> [Objectif 1] Relevez, dans le texte à lire, tous les facteurs qui expliquent les dernières décisions de la Fed de baisser les taux d'intérêt.
> [Objectif 2] D'après le texte à lire, à quel niveau Bank Al Maghrib maintient-elle son taux directeur ?
> [Objectif 3] Recopiez le passage du texte à lire qui commence par « Ce résultat est » et se poursuit jusqu'à « des cours boursiers. ».

> [Texte à lire]

Le Maroc face au choc dollar-euro
Bank Al Maghrib a tenu son dernier conseil de l’année 2025 ce mardi 16 décembre. Ce dernier, qui décide de l’orientation de sa politique monétaire, maintient son taux directeur à 2,25%. Sur le plan national, M. Le Gouverneur Jouahri a fait état de la bonne dynamique économique due aux investissements engagés à la faveur d’une croissance économique soutenue, de la consolidation budgétaire et de l’allègement progressif de l’endettement du Trésor. La décision de BAM, se base ainsi de plus en plus sur la santé de l’économie au-delà de l’inflation, qui tout en étant bien maîtrisée à 0,8% n’est plus à elle seule le critère de la détermination du taux directeur. En revanche, il a déploré le ralentissement de l’économie mondiale compte tenu des différentes tensions qui l’agitent, considérant qu’elle ne se reprendrait qu’en 2027. En effet, le déclassement du Dollar par rapport à l’Euro est au centre de nombres de déséquilibres qui touchent tous les pays, dont le Maroc, du fait que ses échanges extérieurs avec ses principaux partenaires européens sont libellés en un Euro qui ne cesse de se renforcer. D’autant que la chute du Dollar ne sera pas conjoncturelle puisqu’elle est le résultat de décisions de la politique américaine qui prend un nouveau tournant.
Celle-ci est due à plusieurs facteurs, notamment : la nouvelle politique monétaire de la Réserve fédérale, FED, qui devrait aller dans le sens d’une baisse structurelle de la monnaie américaine renonçant à sa place de première devise des échanges mondiaux et de monnaie forte. En effet, les dernières décisions de la Fed qui actent une baisse des taux d’intérêt, s’expliquent par la dette publique des États-Unis qui atteint 36,2 trillions de dollars, et inquiète les investisseurs. Mais aussi par les tensions commerciales issues de la nouvelle politique tarifaire des États-Unis et la guerre commerciale avec la Chine, qui engendrent de l’inflation et par les fluctuations de taux sur les marchés de capitaux. C’est ainsi que le Dollar a perdu en 2025, 10,8% de sa valeur, la pire performance depuis 1973.
Ce résultat est pourtant voulu par les États-Unis qui ont plusieurs intérêts à avoir un Dollar faible. Le plus important étant de booster les exportations, en rendant les produits américains plus compétitifs à l’étranger, ce qui stimule les exportations et soutient l’économie. Le même raisonnement s’applique au tourisme et aux investissements étrangers qu’un Dollar faible attire car ils peuvent acheter plus avec leur monnaie. En conséquence, un Dollar faible peut inciter les partenaires commerciaux à ajuster leurs politiques économiques et à ouvrir leurs marchés aux produits américains.
Mais surtout, le « nouveau Dollar » donne un avantage géopolitique à Trump qui peut renforcer l’influence des États-Unis sur la scène internationale en rendant son pays plus attractif, en dépit de l’inflation qui accentue la volatilité, entraînant des variations importantes des cours boursiers.

> [Jeu de données]

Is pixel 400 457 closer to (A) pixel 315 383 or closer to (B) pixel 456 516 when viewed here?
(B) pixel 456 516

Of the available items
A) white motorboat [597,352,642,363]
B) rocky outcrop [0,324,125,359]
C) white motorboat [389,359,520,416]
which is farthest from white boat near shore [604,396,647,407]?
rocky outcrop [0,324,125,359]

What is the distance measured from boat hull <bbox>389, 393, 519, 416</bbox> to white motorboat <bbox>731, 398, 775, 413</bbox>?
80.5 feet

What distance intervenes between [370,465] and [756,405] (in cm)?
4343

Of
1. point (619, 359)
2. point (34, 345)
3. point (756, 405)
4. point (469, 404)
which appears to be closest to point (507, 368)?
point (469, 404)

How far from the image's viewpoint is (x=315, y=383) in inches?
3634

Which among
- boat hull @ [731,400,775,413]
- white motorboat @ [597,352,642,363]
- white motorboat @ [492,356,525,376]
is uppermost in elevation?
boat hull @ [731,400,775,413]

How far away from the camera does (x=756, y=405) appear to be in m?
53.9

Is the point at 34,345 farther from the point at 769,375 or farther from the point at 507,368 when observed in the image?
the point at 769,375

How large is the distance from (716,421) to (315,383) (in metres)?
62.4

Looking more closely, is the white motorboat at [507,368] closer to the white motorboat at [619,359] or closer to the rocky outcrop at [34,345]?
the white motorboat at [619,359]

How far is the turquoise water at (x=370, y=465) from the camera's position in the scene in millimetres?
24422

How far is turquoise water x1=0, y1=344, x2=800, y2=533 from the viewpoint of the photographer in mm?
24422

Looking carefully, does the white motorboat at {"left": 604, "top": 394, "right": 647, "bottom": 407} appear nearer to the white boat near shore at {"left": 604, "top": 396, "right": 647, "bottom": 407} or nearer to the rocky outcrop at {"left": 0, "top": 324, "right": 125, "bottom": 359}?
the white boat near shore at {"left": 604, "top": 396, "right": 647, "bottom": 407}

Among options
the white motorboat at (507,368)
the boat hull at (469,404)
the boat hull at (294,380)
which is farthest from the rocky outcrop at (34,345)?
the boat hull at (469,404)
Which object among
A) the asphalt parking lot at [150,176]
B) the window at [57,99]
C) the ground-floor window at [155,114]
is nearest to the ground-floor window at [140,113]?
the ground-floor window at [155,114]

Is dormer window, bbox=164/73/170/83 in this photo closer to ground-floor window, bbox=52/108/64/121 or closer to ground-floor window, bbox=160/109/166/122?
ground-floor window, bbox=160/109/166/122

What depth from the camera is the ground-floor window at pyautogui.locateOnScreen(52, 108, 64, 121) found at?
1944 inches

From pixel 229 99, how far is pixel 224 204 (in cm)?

> [Corrigé 1]
- la dette publique des États-Unis, qui atteint 36,2 trillions de dollars et inquiète les investisseurs
- les tensions commerciales issues de la nouvelle politique tarifaire des États-Unis et la guerre commerciale avec la Chine, qui engendrent de l'inflation
- les fluctuations de taux sur les marchés de capitaux

> [Corrigé 2] Elle le maintient à 2,25 %.

> [Corrigé 3]
Ce résultat est pourtant voulu par les États-Unis qui ont plusieurs intérêts à avoir un Dollar faible. Le plus important étant de booster les exportations, en rendant les produits américains plus compétitifs à l’étranger, ce qui stimule les exportations et soutient l’économie. Le même raisonnement s’applique au tourisme et aux investissements étrangers qu’un Dollar faible attire car ils peuvent acheter plus avec leur monnaie. En conséquence, un Dollar faible peut inciter les partenaires commerciaux à ajuster leurs politiques économiques et à ouvrir leurs marchés aux produits américains.
Mais surtout, le « nouveau Dollar » donne un avantage géopolitique à Trump qui peut renforcer l’influence des États-Unis sur la scène internationale en rendant son pays plus attractif, en dépit de l’inflation qui accentue la volatilité, entraînant des variations importantes des cours boursiers.